▶ [Your goal]:
Pictures appear among the records below and must be omitted. Repeat exactly the lines from the line with "Siklus Zack &" to the line with "Hubs to VLANs", both included.

(Source data)
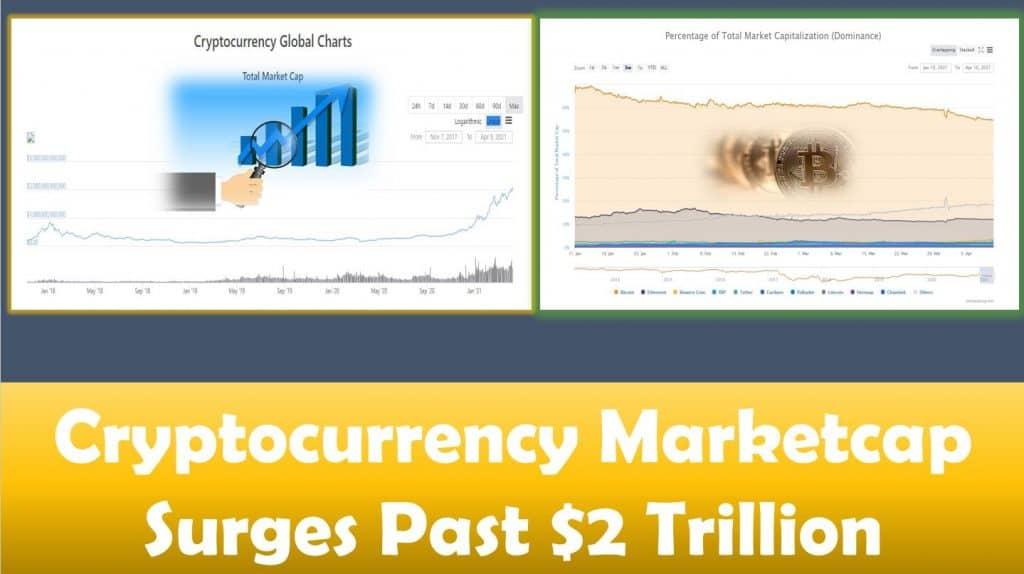 Cryptocurrency Marketcap Surges Past $2 Trillion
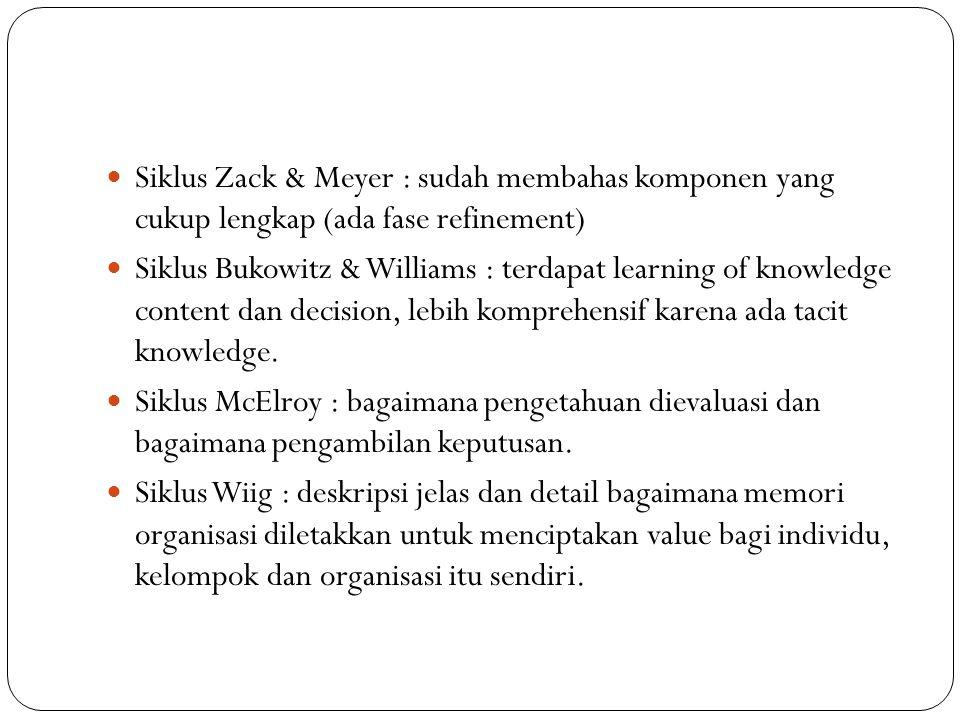 Siklus Zack & Meyer : sudah membahas komponen yang cukup lengkap (ada fase refinement)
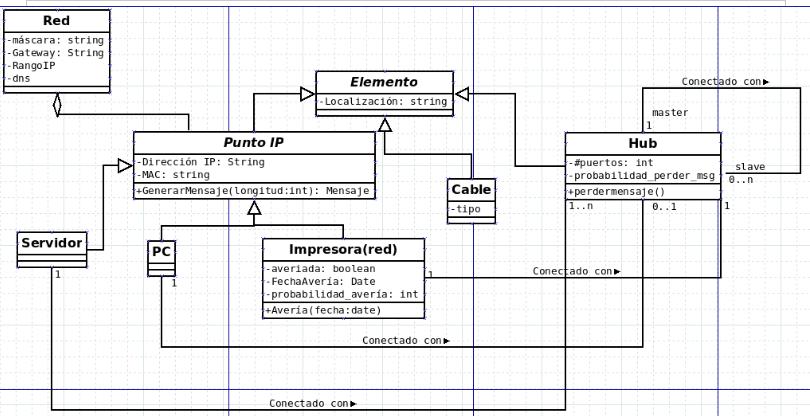 solución ejercicio redes de ordenadores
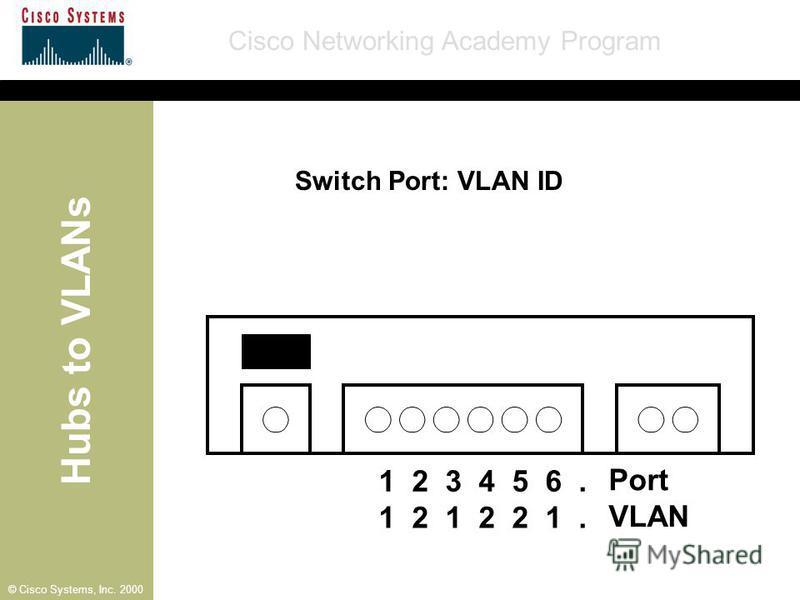 Hubs to VLANs Cisco Networking Academy Program © Cisco Systems, Inc. 2000 1 2 3 4 5 6. 1 2 1 2 2 1. Port VLAN Switch Port: VLAN ID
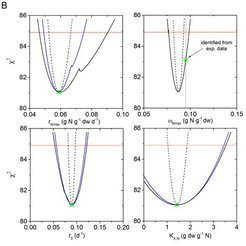 "<p class=""MPIBildunterschrift""><strong>Figure 2</strong>: Growth model of <em>Dunaliella salina</em>.</p> <p class=""MPIBildunterschrift"">(b)  Identifiability analysis of 4 model parameters based on the profile likelihood (black solid lines c<sup>2</sup>). Blue solid lines represent the profile likelihood level at fixed w<em><sub>N,max</sub></em>. The red dotted line represents the critical c<sup>2</sup> value at significance level a = 0.05. The green asterisk indicates the best parameter estimate. Figure from [2].</p>"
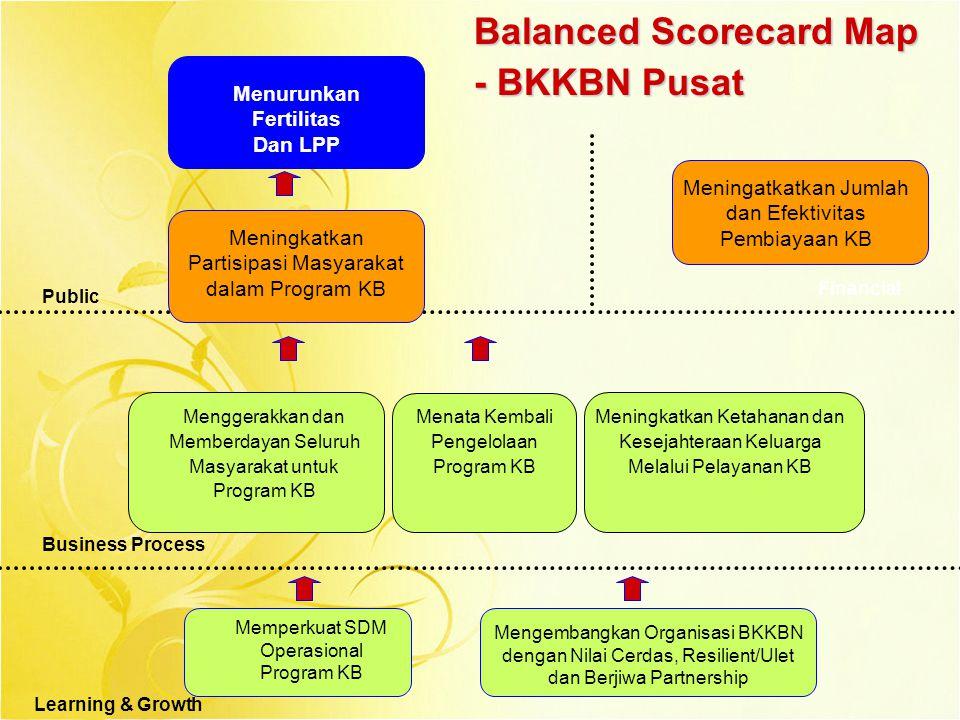 Menurunkan Fertilitas Dan LPP Meningatkatkan Jumlah dan Efektivitas Pembiayaan KB Menggerakkan dan Memberdayan Seluruh Masyarakat untuk Program KB Mem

▶ [Exercise response]:
 Siklus Zack & Meyer : sudah membahas komponen yang cukup lengkap (ada fase refinement)
 solución ejercicio redes de ordenadores
 Hubs to VLANs Cisco Networking Academy Program © Cisco Systems, Inc. 2000 1 2 3 4 5 6. 1 2 1 2 2 1. Port VLAN Switch Port: VLAN ID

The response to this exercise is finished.